Quoted text -
Question

A particle of mass $2\text{kg}$ moving with a velocity of $3\text{m/s}$ is acted upon by a force which changes its direction of motion by an angle of ${90}^{\circ }$ without changing its speed. What is the magnitude of impulse experienced by the particle?

• A. $6\text{N-s}$
• B. $2\text{N-s}$
• C. $3\sqrt{2}\text{N-s}$
• D. $6\sqrt{2}\text{N-s}$

Answer 1

The correct option is D $6\sqrt{2}\text{N-s}$

Given $m=2\text{kg}$ is the mass of the particle.
Let initial momentum $\overrightarrow{p_1}=m{v}_1\hat{i}$
$\overrightarrow{p_1}=2\times 3\hat{i}=6\hat{i}$
Final momentum $\overrightarrow{p_2}=m{v}_2\hat{j}$
$\overrightarrow{p_2}=2\times 3\hat{j}=6\hat{j}$
From impulse-momentum theorem:
$\overrightarrow{J}=m\Delta \overrightarrow{v}=\Delta \overrightarrow{p}$
$=\overrightarrow{p_2}-\overrightarrow{p_1}$
$=6\hat{j}-6\hat{i}$

Thus, magnitude of impulse experienced by the particle is:
$\therefore |\overrightarrow{J}|=\sqrt{6^2+6^2}=6\sqrt{2}\text{N-s}$

Exercises -
1 - In the impulse problem above, by what angle does the force change the particle's direction of motion?
2 - Write out the impulse problem from "A particle of" up to and including "of the particle.", switching each "particle" to "body".

Source excerpt -

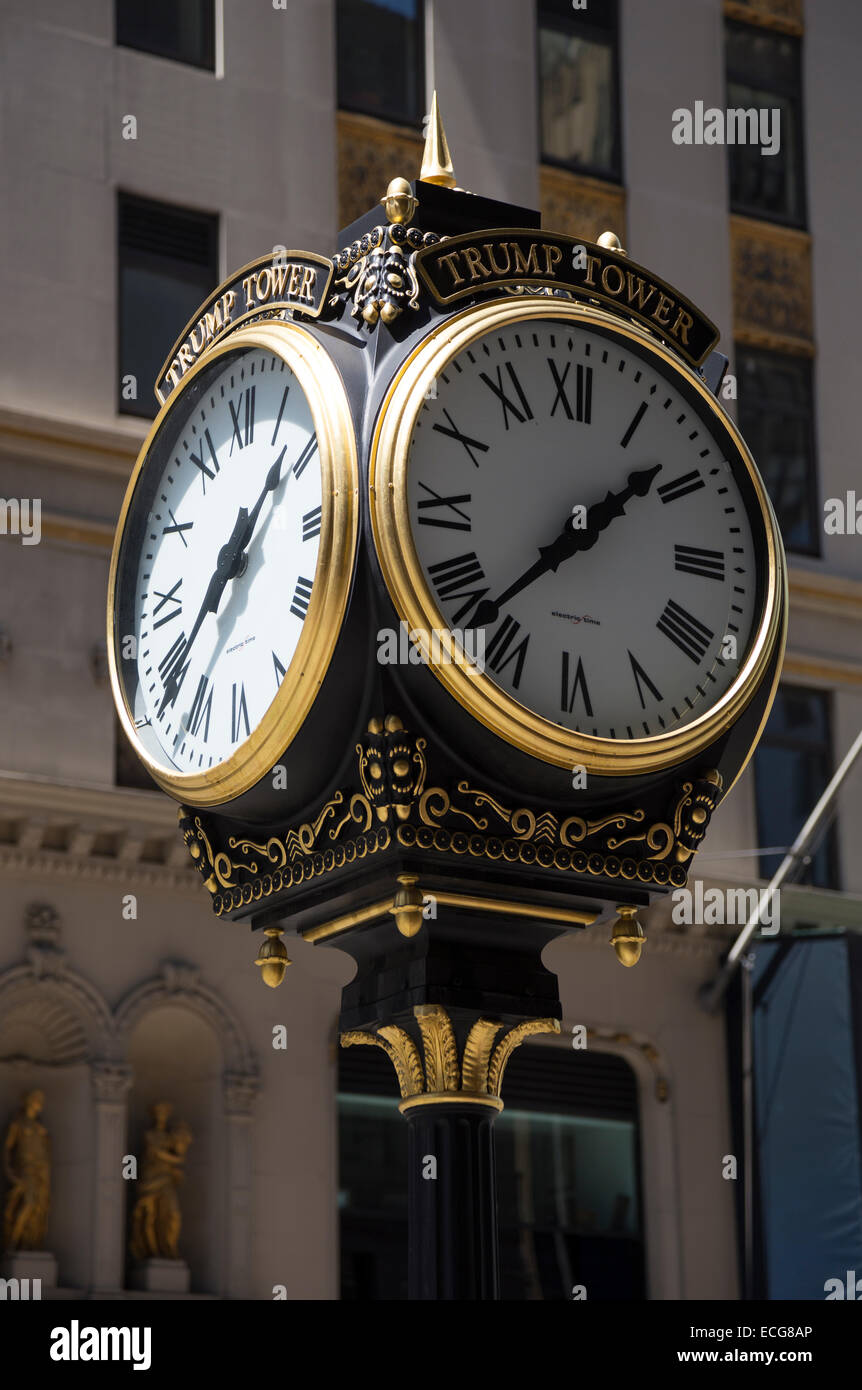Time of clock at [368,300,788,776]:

Answers for this exercise -
1 - By 90 degrees.

2 -
A body of mass $2\text{kg}$ moving with a velocity of $3\text{m/s}$ is acted upon by a force which changes its direction of motion by an angle of ${90}^{\circ }$ without changing its speed. What is the magnitude of impulse experienced by the body?

• A. $6\text{N-s}$
• B. $2\text{N-s}$
• C. $3\sqrt{2}\text{N-s}$
• D. $6\sqrt{2}\text{N-s}$

Answer 1

The correct option is D $6\sqrt{2}\text{N-s}$

Given $m=2\text{kg}$ is the mass of the body.